SOURCE PASSAGE »
►

Deep Deterministic Policy Gradient (DDPG) is an off-policy Actor-Critic algorithm for continuous action space. Since computing the maximum over actions in the target is a challenge in continuous action space, DDPG deals with this using a policy network to compute an action. This implementation provides DDPG and supports the following extensions:

  • Experience replay: ✔️

  • Target network: ✔️

  • Gradient clipping: ✔️

  • Reward clipping: ❌

  • Prioritized Experience Replay (PER): ✔️

  • Ornstein–Uhlenbeck noise: ✔️

Warning

In the DDPG paper, the authors use time-correlated Ornstein-Uhlenbeck Process to add noise to the action output. However, as shown in the later works, the Ornstein-Uhlenbeck Process is an overcomplication that does not have a noticeable effect on performance when compared to uncorrelated Gaussian noise.

Code Snippet

import torch
from elegantrl.run import train_and_evaluate
from elegantrl.config import Arguments
from elegantrl.train.config import build_env
from elegantrl.agents.AgentDDPG import AgentDDPG

# train and save
args = Arguments(env=build_env('Pendulum-v0'), agent=AgentDDPG())
args.cwd = 'demo_Pendulum_DDPG'
args.env.target_return = -200
args.reward_scale = 2 ** -2
train_and_evaluate(args)

# test
agent = AgentDDPG()
agent.init(args.net_dim, args.state_dim, args.action_dim)
agent.save_or_load_agent(cwd=args.cwd, if_save=False)

env = build_env('Pendulum-v0')
state = env.reset()
episode_reward = 0
for i in range(2 ** 10):
    action = agent.select_action(state)
    next_state, reward, done, _ = env.step(action)

    episode_reward += reward
    if done:
        print(f'Step {i:>6}, Episode return {episode_reward:8.3f}')
        break
    else:
        state = next_state
    env.render()

Parameters

class elegantrl.agents.AgentDDPG.AgentDDPG(net_dims: [<class 'int'>], state_dim: int, action_dim: int, gpu_id: int = 0, args: ~elegantrl.train.config.Config = <elegantrl.train.config.Config object>)[source]

DDPG(Deep Deterministic Policy Gradient) “Continuous control with deep reinforcement learning”. T. Lillicrap et al.. 2015.”

net_dims: the middle layer dimension of MLP (MultiLayer Perceptron) state_dim: the dimension of state (the number of state vector) action_dim: the dimension of action (or the number of discrete action) gpu_id: the gpu_id of the training device. Use CPU when cuda is not available. args: the arguments for agent training. args = Config()

◄

DATA SECTION »
►

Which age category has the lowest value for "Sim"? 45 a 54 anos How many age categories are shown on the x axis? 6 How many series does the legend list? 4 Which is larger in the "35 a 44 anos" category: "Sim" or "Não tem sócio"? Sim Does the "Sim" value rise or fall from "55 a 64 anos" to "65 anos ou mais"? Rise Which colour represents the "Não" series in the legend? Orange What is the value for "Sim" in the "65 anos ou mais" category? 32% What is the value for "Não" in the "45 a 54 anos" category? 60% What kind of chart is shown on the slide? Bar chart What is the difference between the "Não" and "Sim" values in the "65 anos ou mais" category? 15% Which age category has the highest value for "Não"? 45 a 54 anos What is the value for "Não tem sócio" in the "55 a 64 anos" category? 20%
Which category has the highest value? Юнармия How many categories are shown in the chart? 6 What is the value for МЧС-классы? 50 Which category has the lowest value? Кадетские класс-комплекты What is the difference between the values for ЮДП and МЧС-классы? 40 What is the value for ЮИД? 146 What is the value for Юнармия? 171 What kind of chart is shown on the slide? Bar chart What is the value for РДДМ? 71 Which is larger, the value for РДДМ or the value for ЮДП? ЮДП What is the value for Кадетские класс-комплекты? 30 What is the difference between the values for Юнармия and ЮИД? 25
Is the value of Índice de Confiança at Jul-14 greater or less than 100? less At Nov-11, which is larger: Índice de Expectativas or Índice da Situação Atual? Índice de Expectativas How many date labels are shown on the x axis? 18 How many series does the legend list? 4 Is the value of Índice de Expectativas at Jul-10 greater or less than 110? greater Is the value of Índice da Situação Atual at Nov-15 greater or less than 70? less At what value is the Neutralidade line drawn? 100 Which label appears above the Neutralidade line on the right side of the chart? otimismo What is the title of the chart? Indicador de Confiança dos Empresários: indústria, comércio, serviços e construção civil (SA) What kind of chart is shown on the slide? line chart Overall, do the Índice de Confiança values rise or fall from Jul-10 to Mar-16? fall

◄

EXERCISE REQUIREMENTS »
[a] Write out the stretch of the DDPG documentation from "DDPG(Deep Deterministic Policy" through "args = Config()".
[b] According to the DDPG documentation, which extension in its list is not supported?
The data plays no part in this work.

RESULTS FOR THE EXERCISE »
[a]
DDPG(Deep Deterministic Policy Gradient) “Continuous control with deep reinforcement learning”. T. Lillicrap et al.. 2015.”

net_dims: the middle layer dimension of MLP (MultiLayer Perceptron) state_dim: the dimension of state (the number of state vector) action_dim: the dimension of action (or the number of discrete action) gpu_id: the gpu_id of the training device. Use CPU when cuda is not available. args: the arguments for agent training. args = Config()

[b] Reward clipping.